_練習課題_.
1. 次の(a)〜(c)は体験記の内容と合っていますか?それぞれ「はい」か「いいえ」で答え、判断の決め手となる体験記の語句を原文のまま引用してください。(a) 筆者はカラカスで1泊する予定だった。(b) マドレは筆者にドルの束を渡した。(c) タクシーは筆者が自分で選んだ。
2. 体験記によると、筆者が乗ったタクシーの運転手はどんな人物でしたか?
3. 体験記の「そのマドレの手配した男も」で始まる段落を、主な事実を残して箇条書きにまとめてください。

_出典_.

Ruriko's naisentaiken

エルサルバドル内戦体験記

「自伝及び中米内戦体験記」10月18日

 エルサルバドルへ

 

「ロメロ大司教25回忌」

1)「カラカス~パナマ経由~エルサルバドルへ」

 

3月24日

 

私はメリダのマドレと別れて、カラカスに戻った。戻ったといっても、行きは通過しただけだったから、カラカスの市内など何も知らない。今回は1泊するので、行きに出迎えてくれた二人の男のうち、小柄の男が出迎えてくれる手はずになっていた。

 

悪いけれど名前も顔も記憶していない。どうせ、東洋人は少ないから、あちらのほうで覚えていて見つけてくれるだろう、そう思って飛行機から荷物が降ろされてくるのを待った。私は迎えてくれる彼らのことを、たいした思いで待っていたわけでもなかったのだ。

 

そのマドレの手配した男も、マドレの腹心なのだろう。私と別れるとき、マドレは何か出国にお金が必要になるといけないからといって、ヴェネズエラの通貨の束をくれた。ボリベルは価値がひくいから、たいした金額でなくても「札束」になる。必要なだけ使ったら、後はその男に渡してくれればいいとのことだった。外国人がドルを見せると、でたらめなレートで要求されるから、ドルは持っていることを覚られるなよ、それを避けるための現地通貨なんだからと何から何まで、細かい気遣いを受け、それを私は日本の常識では考えられないほど遠慮もなく、あ、ありがとうと言って「普通の顔」して受け取った。

 

小柄な男は出迎えていた。おまけに荷物受取所と出迎え客のロビーを仕切る窓の向うから、彼はこちらに向かって、ものすごく親しげに手を振ったようだった。顔を覚えていなかった私は、自分を目指して彼が手を振っているとは気づかず、応えなかったが、荷を引きずって外に出たら、彼が飛んできたので、それとわかった。文字通りふっとんで来たのである。

 

「なんだかマドレのシンパはみんな無邪気でマドレの知り合いとなると大喜びで、手伝ってくれるみたいだなあ」と彼の表情を見て思った。しかもその喜び方が尋常ではない。うれしくてうれしくて、もう、自分を使ってくれてうれしくて仕様がない顔なのだ。

 

雲助で有名なタクシーの群れから、無難なタクシーを捜すのを小柄な男に任せて、彼の後をついていった。偶然あたったタクシーの運転手は、驚いたことに金髪の美女である。(少なくとも後姿は)。日本の自宅にいたときから、ヴェネズエラは雲助タクシーで有名だと聞かされていた。だから、金髪の美女がいきなりタクシーの運転席に現れることなんか期待していなかった。

_記録_.
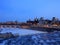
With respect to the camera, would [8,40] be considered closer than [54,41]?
No

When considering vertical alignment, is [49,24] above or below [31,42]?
below

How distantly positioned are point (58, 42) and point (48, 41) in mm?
140

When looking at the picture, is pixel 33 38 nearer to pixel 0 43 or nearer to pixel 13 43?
pixel 13 43

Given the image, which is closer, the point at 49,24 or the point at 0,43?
the point at 0,43

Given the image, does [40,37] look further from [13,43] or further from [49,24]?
[49,24]

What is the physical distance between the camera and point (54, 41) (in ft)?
9.04

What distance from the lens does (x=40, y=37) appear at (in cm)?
288

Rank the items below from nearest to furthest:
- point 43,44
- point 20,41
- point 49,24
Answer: point 43,44 → point 20,41 → point 49,24

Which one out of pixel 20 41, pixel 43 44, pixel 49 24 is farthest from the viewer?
pixel 49 24

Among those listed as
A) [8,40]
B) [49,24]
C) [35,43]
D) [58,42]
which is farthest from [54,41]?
[49,24]

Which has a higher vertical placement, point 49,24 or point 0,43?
point 0,43

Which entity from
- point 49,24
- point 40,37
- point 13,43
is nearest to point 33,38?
point 40,37

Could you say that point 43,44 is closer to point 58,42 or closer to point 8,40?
point 58,42

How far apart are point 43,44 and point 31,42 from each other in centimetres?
19
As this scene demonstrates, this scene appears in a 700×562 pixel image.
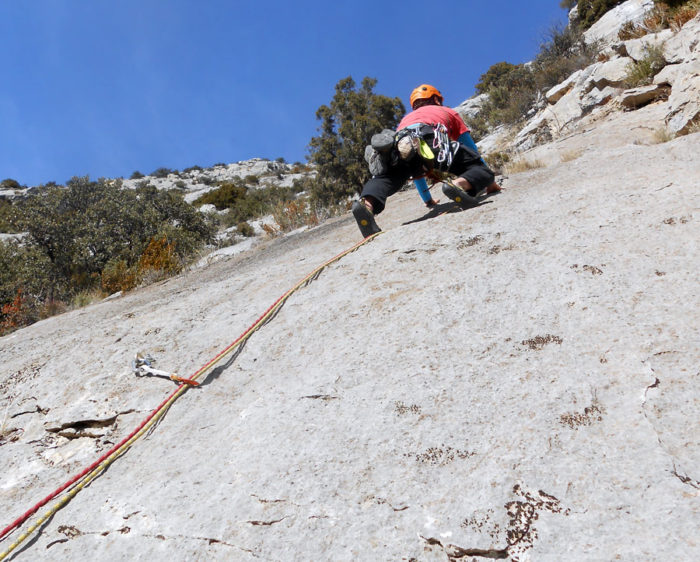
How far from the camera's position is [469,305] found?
7.59ft

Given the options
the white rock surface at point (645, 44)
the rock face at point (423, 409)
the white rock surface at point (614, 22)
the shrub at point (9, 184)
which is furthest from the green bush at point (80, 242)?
the shrub at point (9, 184)

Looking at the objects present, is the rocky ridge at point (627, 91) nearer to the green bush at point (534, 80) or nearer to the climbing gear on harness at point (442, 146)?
the green bush at point (534, 80)

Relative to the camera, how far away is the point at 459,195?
370 centimetres

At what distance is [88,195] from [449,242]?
16.0 m

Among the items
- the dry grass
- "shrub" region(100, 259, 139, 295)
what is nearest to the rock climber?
the dry grass

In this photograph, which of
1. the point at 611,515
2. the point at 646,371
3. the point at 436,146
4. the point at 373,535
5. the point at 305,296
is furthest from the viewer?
the point at 436,146

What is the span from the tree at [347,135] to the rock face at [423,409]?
960cm

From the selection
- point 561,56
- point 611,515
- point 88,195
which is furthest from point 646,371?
point 88,195

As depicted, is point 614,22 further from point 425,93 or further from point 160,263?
point 160,263

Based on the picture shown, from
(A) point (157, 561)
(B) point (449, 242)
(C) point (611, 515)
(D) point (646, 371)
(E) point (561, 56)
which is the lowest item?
(C) point (611, 515)

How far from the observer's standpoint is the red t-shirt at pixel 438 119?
384 cm

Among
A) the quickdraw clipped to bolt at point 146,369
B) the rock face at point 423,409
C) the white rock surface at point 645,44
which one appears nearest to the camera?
the rock face at point 423,409

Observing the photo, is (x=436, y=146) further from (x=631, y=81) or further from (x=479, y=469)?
(x=631, y=81)

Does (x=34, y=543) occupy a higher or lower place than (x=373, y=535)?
higher
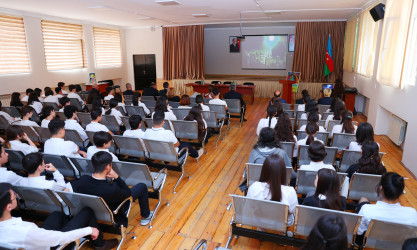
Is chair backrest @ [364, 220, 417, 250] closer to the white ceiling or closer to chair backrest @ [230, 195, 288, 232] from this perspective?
chair backrest @ [230, 195, 288, 232]

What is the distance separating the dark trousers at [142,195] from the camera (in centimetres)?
311

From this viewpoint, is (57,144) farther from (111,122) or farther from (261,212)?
(261,212)

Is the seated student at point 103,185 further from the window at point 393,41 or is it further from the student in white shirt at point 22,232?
the window at point 393,41

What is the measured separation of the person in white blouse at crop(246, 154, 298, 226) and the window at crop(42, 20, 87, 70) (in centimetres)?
1056

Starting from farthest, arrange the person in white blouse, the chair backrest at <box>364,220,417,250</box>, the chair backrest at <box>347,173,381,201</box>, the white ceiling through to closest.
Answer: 1. the white ceiling
2. the chair backrest at <box>347,173,381,201</box>
3. the person in white blouse
4. the chair backrest at <box>364,220,417,250</box>

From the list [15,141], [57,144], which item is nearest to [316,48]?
[57,144]

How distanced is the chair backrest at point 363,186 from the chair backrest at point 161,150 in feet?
7.48

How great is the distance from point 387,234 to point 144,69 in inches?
560

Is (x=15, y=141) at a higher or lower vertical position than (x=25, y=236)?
higher

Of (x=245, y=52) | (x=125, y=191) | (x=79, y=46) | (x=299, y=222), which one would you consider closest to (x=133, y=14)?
(x=79, y=46)

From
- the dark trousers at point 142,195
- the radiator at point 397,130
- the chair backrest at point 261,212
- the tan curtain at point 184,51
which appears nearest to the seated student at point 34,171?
the dark trousers at point 142,195

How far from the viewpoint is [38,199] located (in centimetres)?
270

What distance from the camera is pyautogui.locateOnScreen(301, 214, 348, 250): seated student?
58.7 inches

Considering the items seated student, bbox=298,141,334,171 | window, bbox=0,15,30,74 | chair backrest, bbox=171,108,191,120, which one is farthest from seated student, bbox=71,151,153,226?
window, bbox=0,15,30,74
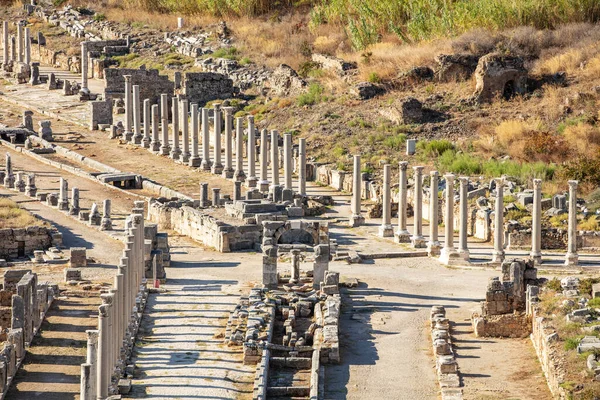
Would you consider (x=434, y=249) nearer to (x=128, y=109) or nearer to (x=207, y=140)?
(x=207, y=140)

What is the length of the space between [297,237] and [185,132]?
72.0 feet

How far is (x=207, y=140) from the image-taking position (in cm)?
8631

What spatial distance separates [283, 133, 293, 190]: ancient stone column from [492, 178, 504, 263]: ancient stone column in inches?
591

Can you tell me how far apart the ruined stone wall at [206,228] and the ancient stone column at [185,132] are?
1351cm

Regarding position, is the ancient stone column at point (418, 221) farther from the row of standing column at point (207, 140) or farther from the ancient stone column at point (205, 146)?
the ancient stone column at point (205, 146)

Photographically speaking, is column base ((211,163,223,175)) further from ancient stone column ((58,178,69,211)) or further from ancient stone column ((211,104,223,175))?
ancient stone column ((58,178,69,211))

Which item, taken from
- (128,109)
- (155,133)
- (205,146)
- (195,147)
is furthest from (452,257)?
(128,109)

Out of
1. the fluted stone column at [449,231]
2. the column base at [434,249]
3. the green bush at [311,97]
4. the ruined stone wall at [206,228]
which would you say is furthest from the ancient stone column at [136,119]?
the fluted stone column at [449,231]

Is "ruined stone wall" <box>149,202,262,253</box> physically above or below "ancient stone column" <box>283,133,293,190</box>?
below

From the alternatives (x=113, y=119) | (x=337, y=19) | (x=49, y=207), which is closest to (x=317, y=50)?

_課題の解答_.
1.
(a) はい。「今回は1泊するので」
(b) いいえ。「ヴェネズエラの通貨の束をくれた」
(c) いいえ。「無難なタクシーを捜すのを小柄な男に任せて」

2. 金髪の美女でした(少なくとも後姿は)。

3.
・マドレの手配した男も、マドレの腹心なのだろうと筆者は考えた。
・別れ際、出国にお金が必要になるといけないからと、マドレはヴェネズエラの通貨の束をくれた。
・ボリベルは価値が低く、たいした金額でなくても札束になる。
・必要なだけ使ったら、残りはその男に渡せばよいとのことだった。
・外国人がドルを見せるとでたらめなレートを要求されるため、ドルを持っていると悟られないよう注意された。
・筆者は遠慮もなく礼を言って受け取った。